Durant sa belle carrière, il avait occupé mille postes et mille fonctions, avant de se hisser au sommet de la hiérarchie. Là où les soucis et les responsabilités ont fatalement des conséquences sur le moral comme sur la santé. Mais, ainsi que nous l’a encore confié hier son frère Jean-Philippe, ses plus belles années, il les vécut comme «simple» journaliste sportif. Ancien membre du FC Lamboing comme du CP Plateau de Diesse, il avait su faire partager à ses lecteurs sa passion et son érudition. Ainsi qu’il nous le rappelait fréquemment, il n’était pas peu fier d’avoir pu participer à deux Jeux olympiques d’hiver, notamment.
«Mon frère était un gars très juste, foncièrement honnête. Il détestait la mauvaise foi comme le populisme. Il allait toujours au fond des choses. Je crois que ce métier était vraiment ce qu’il a toujours voulu faire. Reste que je l’ai jamais vu aussi heureux que pendant ses années de journaliste sportif», glisse Jean-Philippe Devaux.
Façon pudique d’avouer que les responsabilités lui ont pesé? Cela, nous avions pu le constater au JdJ, quand la presse prenait parfois des allures de Titanic, avec tout ce que cela sous-entend en matière de moyens financiers et d’effectifs toujours revus à la baisse. «Jamais je ne l’ai entendu critiquer un de ses collègues», précise pourtant son frère.
Au Journal du Jura, on se souviendra de son grand rire communicatif, de sa voix puissante, mais jamais méchante. C’est que Stéphane Devaux possédait un réel talent oratoire. Pour le bien de notre journal, on ne compte plus les débats, politiques ou autres, qu’il anima avec brio. Lâchement, on lui confiait toujours cette mission, sachant qu’il s’en acquitterait bien mieux que nous. Forcément, ce journaliste formaté presse écrite se faisait du souci pour l’avenir du papier.
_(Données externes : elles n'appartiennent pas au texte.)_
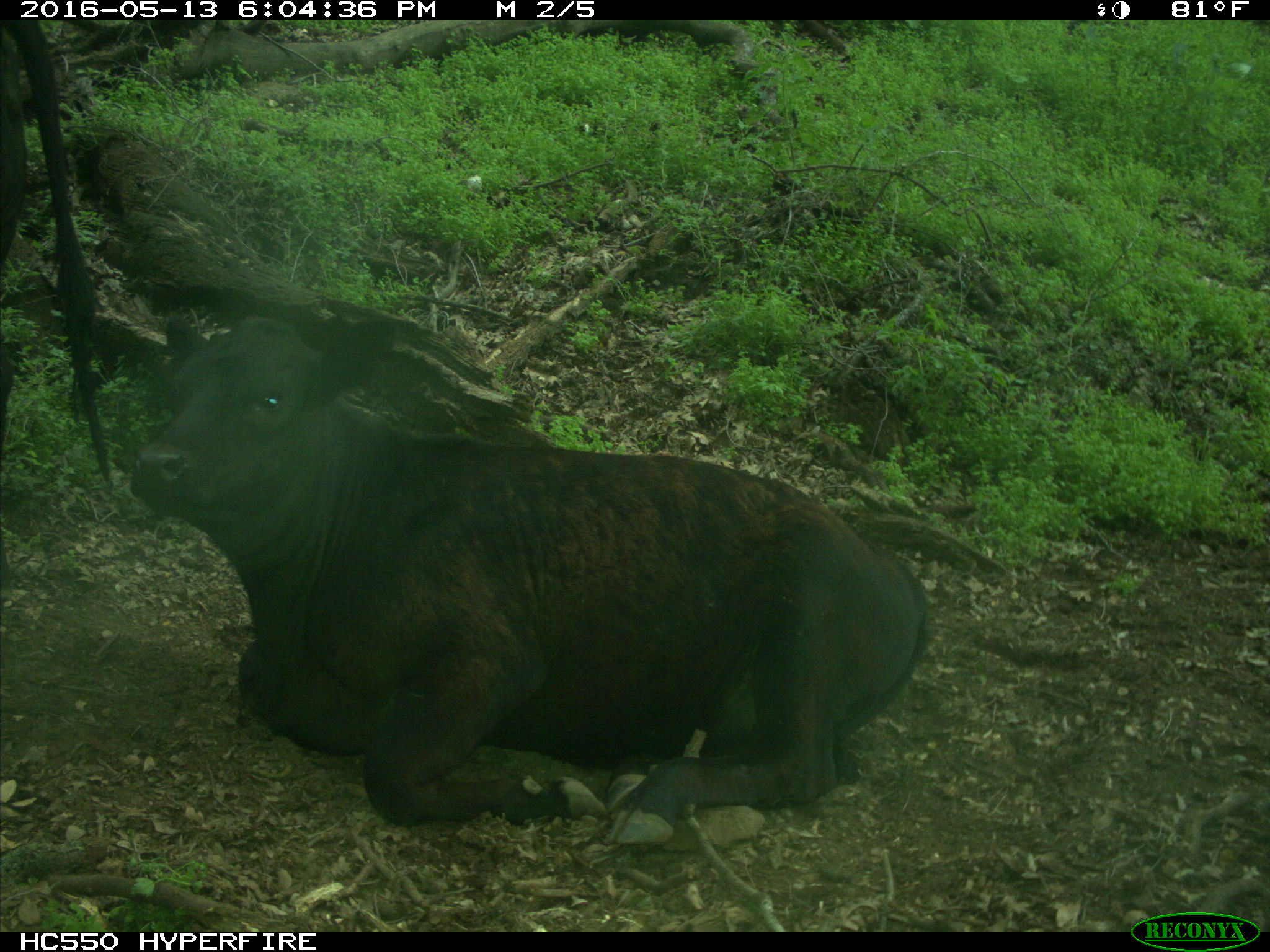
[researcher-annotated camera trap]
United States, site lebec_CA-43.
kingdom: Animalia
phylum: Chordata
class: Mammalia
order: Artiodactyla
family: Bovidae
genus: Bos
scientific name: Bos taurus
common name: domestic cow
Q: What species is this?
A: Bos taurus (domestic cow).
Comme il pensait sans doute déjà à ce qu’il allait faire une fois la page vie professionnelle définitivement tournée.
«Je l’aurais très bien imaginé mettre ses compétences au service de la communauté, qu’il s’agisse d’une fonction politique, d’activités culturelles ou sociétales, note son frère. Cela, il n’aurait pu le faire qu’à Neuchâtel, sa ville. Ce n’est pas pour rien qu’il s’en était retourné oeuvrer pour Arcinfo…» Sûr qu’il y aurait excellé.
A son épouse Claudine et sa fille Mahaut, à son frère Jean-Philippe, à ses parents confinés dans un EMS et qui ne réalisent pas encore, toute l’équipe du JdJ présente l’expression de sa profonde sympathie. Nous n’oublierons pas Stéphane.